Extensive research in drug agency databases and contacts with colleagues in five continents surprisingly showed that norepinephrine (better defined as norepinephrine base) is unavailable in the market. Each country has one or more commercially available products, which are different salt formulations, named tartrate, bitartrate, hemitartrate, hydrochloride, or maleate. On average, norepinephrine salts seem to be half potent as norepinephrine base (although pharmacists would consider it as a matter of dilution, not potency). Even if these issues have existed in the last decades, they have not been addressed properly.

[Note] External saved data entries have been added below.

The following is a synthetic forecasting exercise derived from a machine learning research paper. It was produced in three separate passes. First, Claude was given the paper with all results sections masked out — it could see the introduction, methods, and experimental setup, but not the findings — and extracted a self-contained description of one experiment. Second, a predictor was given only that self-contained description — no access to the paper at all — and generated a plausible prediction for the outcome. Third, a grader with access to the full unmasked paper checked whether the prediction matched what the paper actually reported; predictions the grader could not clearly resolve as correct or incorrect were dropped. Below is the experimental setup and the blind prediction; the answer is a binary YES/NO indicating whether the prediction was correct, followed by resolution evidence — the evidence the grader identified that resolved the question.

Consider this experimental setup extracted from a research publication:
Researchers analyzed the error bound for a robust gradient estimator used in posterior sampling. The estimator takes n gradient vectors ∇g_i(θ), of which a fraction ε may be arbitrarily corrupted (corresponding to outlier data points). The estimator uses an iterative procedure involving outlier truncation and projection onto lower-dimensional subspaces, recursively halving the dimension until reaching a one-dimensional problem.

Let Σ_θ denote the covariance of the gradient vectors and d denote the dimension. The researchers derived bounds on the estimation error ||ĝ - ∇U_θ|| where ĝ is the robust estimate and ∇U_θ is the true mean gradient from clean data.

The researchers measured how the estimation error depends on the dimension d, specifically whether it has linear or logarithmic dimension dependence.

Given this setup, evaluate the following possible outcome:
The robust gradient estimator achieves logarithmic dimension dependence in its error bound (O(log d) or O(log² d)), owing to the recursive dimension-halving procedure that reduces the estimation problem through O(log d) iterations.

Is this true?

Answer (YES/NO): NO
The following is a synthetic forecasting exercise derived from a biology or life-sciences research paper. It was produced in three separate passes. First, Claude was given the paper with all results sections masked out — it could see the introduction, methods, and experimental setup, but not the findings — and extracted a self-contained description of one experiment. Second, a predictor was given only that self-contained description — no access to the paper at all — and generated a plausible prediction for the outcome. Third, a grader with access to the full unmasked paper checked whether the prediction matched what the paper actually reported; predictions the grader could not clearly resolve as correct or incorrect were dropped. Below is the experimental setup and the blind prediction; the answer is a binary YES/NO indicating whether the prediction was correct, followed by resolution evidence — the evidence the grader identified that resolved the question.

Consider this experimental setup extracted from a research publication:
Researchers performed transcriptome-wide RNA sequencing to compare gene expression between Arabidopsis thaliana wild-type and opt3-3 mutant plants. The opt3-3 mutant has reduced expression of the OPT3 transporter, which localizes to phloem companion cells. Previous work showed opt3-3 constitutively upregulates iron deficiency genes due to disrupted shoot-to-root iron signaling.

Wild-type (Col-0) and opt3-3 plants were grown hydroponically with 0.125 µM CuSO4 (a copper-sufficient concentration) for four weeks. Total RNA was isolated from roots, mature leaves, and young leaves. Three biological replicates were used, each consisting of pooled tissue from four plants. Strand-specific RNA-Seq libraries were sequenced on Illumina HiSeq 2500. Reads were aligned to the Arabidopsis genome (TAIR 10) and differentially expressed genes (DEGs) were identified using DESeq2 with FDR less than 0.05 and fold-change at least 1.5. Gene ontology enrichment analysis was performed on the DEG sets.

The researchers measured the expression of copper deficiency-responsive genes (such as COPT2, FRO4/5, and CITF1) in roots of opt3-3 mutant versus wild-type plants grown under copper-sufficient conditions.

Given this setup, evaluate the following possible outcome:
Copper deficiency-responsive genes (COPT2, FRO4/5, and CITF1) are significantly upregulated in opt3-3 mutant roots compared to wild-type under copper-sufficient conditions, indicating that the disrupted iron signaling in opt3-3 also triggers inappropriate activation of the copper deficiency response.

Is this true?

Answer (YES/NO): YES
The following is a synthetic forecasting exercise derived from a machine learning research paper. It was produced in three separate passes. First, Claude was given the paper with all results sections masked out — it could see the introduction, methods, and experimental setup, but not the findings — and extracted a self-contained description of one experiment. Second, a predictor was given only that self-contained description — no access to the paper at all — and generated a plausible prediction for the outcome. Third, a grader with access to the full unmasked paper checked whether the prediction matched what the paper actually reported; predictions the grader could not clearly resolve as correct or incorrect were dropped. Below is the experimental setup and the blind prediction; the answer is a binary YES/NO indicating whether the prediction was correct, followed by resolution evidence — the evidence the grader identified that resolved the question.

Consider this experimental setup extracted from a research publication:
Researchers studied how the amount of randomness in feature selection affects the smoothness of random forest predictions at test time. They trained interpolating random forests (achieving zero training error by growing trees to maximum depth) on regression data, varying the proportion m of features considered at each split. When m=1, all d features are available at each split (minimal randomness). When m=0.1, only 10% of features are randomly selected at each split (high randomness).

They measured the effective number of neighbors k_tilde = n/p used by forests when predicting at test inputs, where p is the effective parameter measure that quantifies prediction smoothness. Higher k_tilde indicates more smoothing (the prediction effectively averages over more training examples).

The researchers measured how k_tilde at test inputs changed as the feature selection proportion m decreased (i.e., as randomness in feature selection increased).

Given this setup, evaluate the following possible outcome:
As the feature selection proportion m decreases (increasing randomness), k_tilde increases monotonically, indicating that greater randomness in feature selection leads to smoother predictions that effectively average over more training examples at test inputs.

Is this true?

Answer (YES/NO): YES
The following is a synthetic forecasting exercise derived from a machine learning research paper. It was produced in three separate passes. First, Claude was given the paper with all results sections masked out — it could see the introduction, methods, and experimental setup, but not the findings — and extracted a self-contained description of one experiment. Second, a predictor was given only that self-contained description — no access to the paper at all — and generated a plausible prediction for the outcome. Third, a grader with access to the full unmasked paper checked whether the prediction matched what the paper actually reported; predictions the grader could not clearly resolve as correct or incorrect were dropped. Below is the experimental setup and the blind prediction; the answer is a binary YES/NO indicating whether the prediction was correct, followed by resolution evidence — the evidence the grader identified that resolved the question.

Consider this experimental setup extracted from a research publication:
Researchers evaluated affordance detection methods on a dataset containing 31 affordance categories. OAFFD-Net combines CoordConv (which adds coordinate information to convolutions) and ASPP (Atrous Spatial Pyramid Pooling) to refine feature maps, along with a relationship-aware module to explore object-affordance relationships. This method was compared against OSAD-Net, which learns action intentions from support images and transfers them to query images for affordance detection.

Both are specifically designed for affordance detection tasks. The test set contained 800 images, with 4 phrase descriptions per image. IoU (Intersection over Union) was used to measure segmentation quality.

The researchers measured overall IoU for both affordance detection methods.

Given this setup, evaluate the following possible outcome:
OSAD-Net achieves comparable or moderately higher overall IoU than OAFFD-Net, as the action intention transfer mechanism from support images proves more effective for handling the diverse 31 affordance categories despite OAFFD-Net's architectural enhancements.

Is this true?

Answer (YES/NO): YES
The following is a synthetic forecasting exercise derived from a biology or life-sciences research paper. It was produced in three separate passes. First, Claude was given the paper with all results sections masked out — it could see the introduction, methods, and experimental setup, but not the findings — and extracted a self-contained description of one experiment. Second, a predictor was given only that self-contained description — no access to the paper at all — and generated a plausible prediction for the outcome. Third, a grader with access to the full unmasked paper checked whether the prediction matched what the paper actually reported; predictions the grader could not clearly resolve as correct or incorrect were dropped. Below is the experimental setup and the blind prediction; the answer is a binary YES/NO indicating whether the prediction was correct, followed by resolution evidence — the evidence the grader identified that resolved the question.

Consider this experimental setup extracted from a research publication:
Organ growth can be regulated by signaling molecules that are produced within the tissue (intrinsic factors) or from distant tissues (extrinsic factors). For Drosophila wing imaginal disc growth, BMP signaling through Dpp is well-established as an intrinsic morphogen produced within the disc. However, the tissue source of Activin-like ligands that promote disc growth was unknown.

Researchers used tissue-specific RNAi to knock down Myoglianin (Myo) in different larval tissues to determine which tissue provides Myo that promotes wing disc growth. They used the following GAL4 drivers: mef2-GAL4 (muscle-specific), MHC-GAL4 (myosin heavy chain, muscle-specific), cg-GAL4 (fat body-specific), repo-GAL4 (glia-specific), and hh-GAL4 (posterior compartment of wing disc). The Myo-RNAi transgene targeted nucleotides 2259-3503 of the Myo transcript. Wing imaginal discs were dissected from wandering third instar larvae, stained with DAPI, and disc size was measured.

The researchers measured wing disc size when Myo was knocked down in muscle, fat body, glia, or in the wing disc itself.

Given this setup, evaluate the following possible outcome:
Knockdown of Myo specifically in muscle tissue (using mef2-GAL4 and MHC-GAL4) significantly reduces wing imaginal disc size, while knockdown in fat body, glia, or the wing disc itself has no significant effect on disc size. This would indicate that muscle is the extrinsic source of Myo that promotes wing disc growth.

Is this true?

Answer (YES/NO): NO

Since expert physicians carefully and judiciously titrate norepinephrine with a blood pressure target, the dose is patient-tailored in most situations. It is also true that initiation of a second- and third-line vasoconstrictor, use of off-label vasoconstrictors, and administration of mechanical circulatory support might be triggered by the administered dose as expressed by µg/kg/min. It is unknown whether the experts writing the guidelines, commentaries, and existing vasoactive equivalent scores were referring to norepinephrine base, which does not exist and has never existed, or norepinephrine salts. From the pharmacological point of view, it would be correct to expect that the drug is prepared by pharmacists and nurses worldwide according to norepinephrine base dose equivalence, and therefore, this is what guidelines and existing vasoactive scores are likely referring to. At the same time, situations are likely very jeopardized globally between different intensive care units and hospitals in the same country using different doses, either norepinephrine base or less potent (more diluted) norepinephrine salts.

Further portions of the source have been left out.